## EXERCISE 1
In the notebook text on video transcription and translation, which GPU is listed as free in Colab?
## EXERCISE 2
Carry on the notebook text on video transcription and translation from the point where it stops.

## TEXT PASSAGE
________________

# **Videos Transcription and Translation with Faster Whisper and ChatGPT**


[![notebook shield](https://img.shields.io/static/v1?label=&message=Notebook&color=blue&style=for-the-badge&logo=googlecolab&link=https://colab.research.google.com/github/lewangdev/autotranslate/blob/main/autotranslate.ipynb)](https://colab.research.google.com/github/lewangdev/autotranslate/blob/main/autotranslate.ipynb)
[![repository shield](https://img.shields.io/static/v1?label=&message=Repository&color=blue&style=for-the-badge&logo=github&link=https://github.com/lewangdev/autotranslate)](https://github.com/lewangdev/autotranslate)

This Notebook will guide you through the transcription and translation of video using [Faster Whisper](https://github.com/guillaumekln/faster-whisper) and ChatGPT. You'll be able to explore most inference parameters or use the Notebook as-is to store the transcript, translation and video audio in your Google Drive.

In [None]:
#@markdown # **Check GPU type** 🕵️

#@markdown The type of GPU you get assigned in your Colab session defined the speed at which the video will be transcribed.
#@markdown The higher the number of floating point operations per second (FLOPS), the faster the transcription.
#@markdown But even the least powerful GPU available in Colab is able to run any Whisper model.
#@markdown Make sure you've selected `GPU` as hardware accelerator for the Notebook (Runtime &rarr; Change runtime type &rarr; Hardware accelerator).

#@markdown |  GPU   |  GPU RAM   | FP32 teraFLOPS |     Availability   |
#@markdown |:------:|:----------:|:--------------:|:------------------:|
#@markdown |  T4    |    16 GB   |       8.1      |         Free       |
#@markdown | P100   |    16 GB   |      10.6      |      Colab Pro     |
#@markdown | V100   |    16 GB   |      15.7      |  Colab Pro (Rare)  |

#@markdown ---
#@markdown **Factory reset your Notebook's runtime if you want to get assigned a new GPU.**

!nvidia-smi -L

!nvidia-smi

In [None]:
#@markdown # **Install libraries** 🏗️
#@markdown This cell will take a little while to download several libraries.

#@markdown ---
! pip install faster-whisper==0.10.0
! pip install yt-dlp==2023.11.16
! pip install openai==0.28.1

# Windows Libs：https://github.com/Purfview/whisper-standalone-win/releases/download/libs/cuBLAS.and.cuDNN_win_v2.7z
! apt install -y p7zip-full p7zip-rar
! wget https://github.com/Purfview/whisper-standalone-win/releases/download/libs/cuBLAS.and.cuDNN_linux_v2.7z
! 7z x cuBLAS.and.cuDNN_linux_v2.7z -o/usr/lib



In [None]:
#@markdown # **Import libraries for Python** 🐍

#@markdown This cell will import all libraries for python code.

________________

## DATA SHOWN

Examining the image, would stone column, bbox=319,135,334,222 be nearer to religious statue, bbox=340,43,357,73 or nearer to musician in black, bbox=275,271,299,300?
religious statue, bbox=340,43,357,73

________________

## ANSWER BOX 1
The T4.

## ANSWER BOX 2
import sys
import warnings
from faster_whisper import WhisperModel
from pathlib import Path
import yt_dlp
import subprocess
import torch
import shutil
import numpy as np
from IPython.display import display, Markdown, YouTubeVideo

device = torch.device('cuda:0')
print('Using device:', device, file=sys.stderr)

In [None]:
#@markdown # **Optional:** Save data in Google Drive 💾
#@markdown Enter a Google Drive path and run this cell if you want to store the results inside Google Drive.

# Uncomment to copy generated images to drive, faster than downloading directly from colab in my experience.
from google.colab import drive
drive_mount_path = Path("/") / "content" / "drive"
drive.mount(str(drive_mount_path))
drive_mount_path /= "My Drive"
#@markdown ---
drive_path = "Colab Notebooks/Videos Transcription and Translation" #@param {type:"string"}
#@markdown ---
#@markdown **Run this cell again if you change your Google Drive path.**

drive_whisper_path = drive_mount_path / Path(drive_path.lstrip("/"))
drive_whisper_path.mkdir(parents=True, exist_ok=True)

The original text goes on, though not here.